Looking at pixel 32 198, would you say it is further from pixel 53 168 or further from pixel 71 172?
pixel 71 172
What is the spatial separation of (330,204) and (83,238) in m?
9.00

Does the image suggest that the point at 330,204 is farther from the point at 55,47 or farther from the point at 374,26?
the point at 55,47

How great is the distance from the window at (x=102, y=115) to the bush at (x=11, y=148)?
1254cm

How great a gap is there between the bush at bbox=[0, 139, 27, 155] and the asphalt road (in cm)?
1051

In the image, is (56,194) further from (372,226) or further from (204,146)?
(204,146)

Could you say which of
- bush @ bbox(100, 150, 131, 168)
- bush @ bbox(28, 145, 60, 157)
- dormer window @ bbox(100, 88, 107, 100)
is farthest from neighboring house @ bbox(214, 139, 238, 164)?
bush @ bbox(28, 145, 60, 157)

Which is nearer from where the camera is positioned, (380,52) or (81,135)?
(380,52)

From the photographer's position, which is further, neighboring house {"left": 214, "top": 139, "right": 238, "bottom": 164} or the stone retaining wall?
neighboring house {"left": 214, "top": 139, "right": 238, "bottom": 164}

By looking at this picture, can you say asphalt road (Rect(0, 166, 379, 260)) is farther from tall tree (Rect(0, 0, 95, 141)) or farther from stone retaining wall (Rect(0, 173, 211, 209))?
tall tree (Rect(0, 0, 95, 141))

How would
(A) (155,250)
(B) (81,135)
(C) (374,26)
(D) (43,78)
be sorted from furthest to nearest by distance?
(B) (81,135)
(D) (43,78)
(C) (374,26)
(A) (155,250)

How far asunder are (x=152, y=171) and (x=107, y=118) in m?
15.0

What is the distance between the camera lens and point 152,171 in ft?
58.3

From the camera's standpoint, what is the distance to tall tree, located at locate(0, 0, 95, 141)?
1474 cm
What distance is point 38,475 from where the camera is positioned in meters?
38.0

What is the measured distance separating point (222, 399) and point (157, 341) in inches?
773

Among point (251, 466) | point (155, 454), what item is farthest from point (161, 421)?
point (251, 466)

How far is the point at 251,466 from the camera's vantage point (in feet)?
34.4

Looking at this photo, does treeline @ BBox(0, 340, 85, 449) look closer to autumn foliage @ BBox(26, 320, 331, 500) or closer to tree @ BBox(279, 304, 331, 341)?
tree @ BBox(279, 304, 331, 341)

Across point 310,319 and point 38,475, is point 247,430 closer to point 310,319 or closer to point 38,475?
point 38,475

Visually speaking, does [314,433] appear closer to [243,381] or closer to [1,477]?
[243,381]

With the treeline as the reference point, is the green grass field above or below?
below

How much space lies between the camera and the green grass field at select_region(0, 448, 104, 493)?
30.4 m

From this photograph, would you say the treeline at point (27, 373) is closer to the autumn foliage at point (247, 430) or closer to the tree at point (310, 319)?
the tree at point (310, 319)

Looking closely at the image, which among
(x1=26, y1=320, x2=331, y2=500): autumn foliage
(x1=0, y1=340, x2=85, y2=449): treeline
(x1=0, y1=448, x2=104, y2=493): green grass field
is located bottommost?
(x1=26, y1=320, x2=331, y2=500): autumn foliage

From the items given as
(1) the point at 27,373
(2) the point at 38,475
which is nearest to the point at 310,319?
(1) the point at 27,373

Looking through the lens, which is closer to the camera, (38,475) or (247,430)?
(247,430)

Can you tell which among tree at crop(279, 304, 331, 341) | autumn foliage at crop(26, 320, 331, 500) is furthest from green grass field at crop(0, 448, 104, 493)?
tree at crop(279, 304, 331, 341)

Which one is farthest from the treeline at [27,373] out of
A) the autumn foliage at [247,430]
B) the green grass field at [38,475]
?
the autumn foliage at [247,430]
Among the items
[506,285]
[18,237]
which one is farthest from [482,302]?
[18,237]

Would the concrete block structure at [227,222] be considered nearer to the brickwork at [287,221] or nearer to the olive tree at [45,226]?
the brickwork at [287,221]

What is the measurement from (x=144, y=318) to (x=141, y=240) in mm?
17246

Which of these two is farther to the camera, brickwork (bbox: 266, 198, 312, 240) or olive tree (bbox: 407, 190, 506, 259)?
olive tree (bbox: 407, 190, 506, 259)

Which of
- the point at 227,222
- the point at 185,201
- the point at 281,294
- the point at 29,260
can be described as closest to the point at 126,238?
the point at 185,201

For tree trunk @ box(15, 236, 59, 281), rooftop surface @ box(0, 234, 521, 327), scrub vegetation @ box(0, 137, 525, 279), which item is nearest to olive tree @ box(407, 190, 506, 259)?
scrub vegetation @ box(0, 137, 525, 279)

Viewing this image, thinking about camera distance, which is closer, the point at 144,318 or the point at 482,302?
------------------------------
What you have to do:
Retype the material above, line by line, exactly.

Output of the exercise:
Looking at pixel 32 198, would you say it is further from pixel 53 168 or further from pixel 71 172?
pixel 71 172
What is the spatial separation of (330,204) and (83,238) in m?
9.00

Does the image suggest that the point at 330,204 is farther from the point at 55,47 or farther from the point at 374,26?
the point at 55,47

How great is the distance from the window at (x=102, y=115) to the bush at (x=11, y=148)?
1254cm

How great a gap is there between the bush at bbox=[0, 139, 27, 155] and the asphalt road (in cm)?
1051

In the image, is (56,194) further from (372,226) or further from (204,146)?
(204,146)

Could you say which of
- bush @ bbox(100, 150, 131, 168)
- bush @ bbox(28, 145, 60, 157)
- dormer window @ bbox(100, 88, 107, 100)
is farthest from neighboring house @ bbox(214, 139, 238, 164)?
bush @ bbox(28, 145, 60, 157)

Which is nearer from where the camera is positioned, (380,52) or (81,135)?
(380,52)

From the photographer's position, which is further, neighboring house {"left": 214, "top": 139, "right": 238, "bottom": 164} or the stone retaining wall?
neighboring house {"left": 214, "top": 139, "right": 238, "bottom": 164}

By looking at this picture, can you say asphalt road (Rect(0, 166, 379, 260)) is farther from tall tree (Rect(0, 0, 95, 141)) or farther from stone retaining wall (Rect(0, 173, 211, 209))?
tall tree (Rect(0, 0, 95, 141))

How would
(A) (155,250)
(B) (81,135)
(C) (374,26)
(D) (43,78)
be sorted from furthest to nearest by distance?
(B) (81,135)
(D) (43,78)
(C) (374,26)
(A) (155,250)

How far asunder are (x=152, y=171) and (x=107, y=118) in m?
15.0

What is the distance between the camera lens and point 152,171 in ft?
58.3

From the camera's standpoint, what is the distance to tall tree, located at locate(0, 0, 95, 141)?
1474 cm
What distance is point 38,475 from where the camera is positioned in meters?
38.0

What is the measured distance separating point (222, 399) and point (157, 341) in inches?
773

Among point (251, 466) | point (155, 454), what item is farthest from point (161, 421)?
point (251, 466)

How far is the point at 251,466 from the camera's vantage point (in feet)?
34.4

Looking at this photo, does treeline @ BBox(0, 340, 85, 449) look closer to autumn foliage @ BBox(26, 320, 331, 500) or closer to tree @ BBox(279, 304, 331, 341)?
tree @ BBox(279, 304, 331, 341)

Across point 310,319 and point 38,475, is point 247,430 closer to point 310,319 or closer to point 38,475?
point 38,475

Visually speaking, does [314,433] appear closer to [243,381] or closer to [1,477]?
[243,381]

With the treeline as the reference point, is the green grass field above or below?
below

How much space lies between the camera and the green grass field at select_region(0, 448, 104, 493)?
30.4 m

From this photograph, would you say the treeline at point (27, 373) is closer to the autumn foliage at point (247, 430) or closer to the tree at point (310, 319)?
the tree at point (310, 319)

Looking closely at the image, which among
(x1=26, y1=320, x2=331, y2=500): autumn foliage
(x1=0, y1=340, x2=85, y2=449): treeline
(x1=0, y1=448, x2=104, y2=493): green grass field
is located bottommost?
(x1=26, y1=320, x2=331, y2=500): autumn foliage

From the items given as
(1) the point at 27,373
(2) the point at 38,475
which is nearest to the point at 310,319?
(1) the point at 27,373

Looking through the lens, which is closer to the camera, (38,475) or (247,430)?
(247,430)

Can you tell which among tree at crop(279, 304, 331, 341) | autumn foliage at crop(26, 320, 331, 500) is furthest from green grass field at crop(0, 448, 104, 493)?
tree at crop(279, 304, 331, 341)

Which one is farthest from the treeline at [27,373] out of
A) the autumn foliage at [247,430]
B) the green grass field at [38,475]
?
the autumn foliage at [247,430]
Among the items
[506,285]
[18,237]
which one is farthest from [482,302]?
[18,237]

Would the concrete block structure at [227,222] be considered nearer to the brickwork at [287,221] or nearer to the olive tree at [45,226]?
the brickwork at [287,221]

What is the measurement from (x=144, y=318) to (x=141, y=240) in mm?
17246

Which of these two is farther to the camera, brickwork (bbox: 266, 198, 312, 240) or olive tree (bbox: 407, 190, 506, 259)?
olive tree (bbox: 407, 190, 506, 259)

Which of
- the point at 227,222
- the point at 185,201
- the point at 281,294
- the point at 29,260
can be described as closest to the point at 126,238?
the point at 185,201

For tree trunk @ box(15, 236, 59, 281), rooftop surface @ box(0, 234, 521, 327), scrub vegetation @ box(0, 137, 525, 279), which item is nearest to olive tree @ box(407, 190, 506, 259)?
scrub vegetation @ box(0, 137, 525, 279)

Viewing this image, thinking about camera distance, which is closer, the point at 144,318 or the point at 482,302?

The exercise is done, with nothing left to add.